What is Curiosity reward in this context?

So, in curiosity learning, we will divide the reward into two parts

• Primary rewards (Extrinsic reward): Reward the agent gets on completing the episode or reaching some checkpoint (hence sparse). Hence, for every action taken, you’re not getting rewarded. This is coming from the environment hence called extrinsic
• Curiosity reward (Intrinsic reward): Reward the agent will get on exploring newer areas hence increasing curiosity. The more different the state than expected, the higher the reward. This reward will be awarded for every action and the magnitude depends on the newness of the next state. This is coming from the self-motivation of the agent to explore new stuff, hence intrinsic.

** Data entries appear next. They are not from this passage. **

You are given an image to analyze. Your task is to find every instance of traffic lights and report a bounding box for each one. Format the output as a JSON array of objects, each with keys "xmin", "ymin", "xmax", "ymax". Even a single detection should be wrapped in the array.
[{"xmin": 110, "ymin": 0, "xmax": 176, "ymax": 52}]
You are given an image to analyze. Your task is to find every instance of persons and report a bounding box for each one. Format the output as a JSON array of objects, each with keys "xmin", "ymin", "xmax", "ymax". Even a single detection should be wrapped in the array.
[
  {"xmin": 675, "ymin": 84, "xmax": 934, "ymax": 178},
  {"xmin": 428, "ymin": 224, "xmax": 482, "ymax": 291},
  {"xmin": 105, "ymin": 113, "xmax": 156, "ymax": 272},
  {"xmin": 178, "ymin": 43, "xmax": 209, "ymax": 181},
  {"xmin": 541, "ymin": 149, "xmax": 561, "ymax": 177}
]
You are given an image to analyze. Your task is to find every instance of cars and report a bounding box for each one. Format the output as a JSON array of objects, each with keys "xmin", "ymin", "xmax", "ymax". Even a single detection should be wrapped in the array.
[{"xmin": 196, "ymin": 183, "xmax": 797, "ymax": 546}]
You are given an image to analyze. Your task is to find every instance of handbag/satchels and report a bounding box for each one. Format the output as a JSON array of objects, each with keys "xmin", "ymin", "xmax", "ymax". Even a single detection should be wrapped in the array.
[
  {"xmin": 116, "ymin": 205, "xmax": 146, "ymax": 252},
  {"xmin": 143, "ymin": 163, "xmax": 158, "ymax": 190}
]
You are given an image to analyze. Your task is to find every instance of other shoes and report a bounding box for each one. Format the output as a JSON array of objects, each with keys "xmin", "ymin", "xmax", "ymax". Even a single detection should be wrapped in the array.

How to calculate this curiosity reward?

For this, we will have a model that will intake current state S and Action taken A as input and output predicted Next State. Now, the difference between the predicted Next State and the Actual Next State (that we would get from the environment after feeding S and A) would become a Curiosity reward. We will call this Neural Network a Forward Prediction model which would intake some encoded version of the State which would be generated using the Encoder model discussed later in this post. Why encoded version is required? will find out soon

This looks easy

There are two major issues that are to be considered

• Noisy TV problem
• Trivial randomness

Noisy TV problem

As you saw curiosity reward is calculated and eventually, the whole idea of any reinforcement learning environment is to Maximize the reward. Right? Hence, the Neural Network used to calculate the curiosity reward i.e. prediction error between predicted and actual next_state, may learn to produce random/noisy next_states as prediction as this would lead to bigger prediction errors and maximizes intrinsic rewards which is similar to a Noisy TV where the whole screen is filled with random pixels. In such cases, the model might produce garbage forever !!

Trivial randomness

Another issue with using curiosity rewards is in some complex environment like Mario, we would be having multiple elements in the environment which has nothing to do with the agent like in Mario, there are birds, and clouds present in the environment which are just for aesthetic purpose. Now, a high prediction error on these elements is something we are not interested in which can be distracting the agent from focussing on major elements of the environment. Hence, we somehow want to account for elements that are important in the context of the environment like the villain, the hero, etc.

These two issues are bigger than they appear and require some work around.

Inverse Dynamics

So, here we would be introducing two more Neural Networks into the Curiosity-driven Reinforcement Learning apart from the Forward Prediction model.

• Inverse dynamics prediction model. This model will intake State S and Next State S` and predict action taken. Though, we won’t be feeding the states straightaway but using some encoded version of these states.
• Encoder model to encode states to a lower dimensional embedding so as to compress trivial information.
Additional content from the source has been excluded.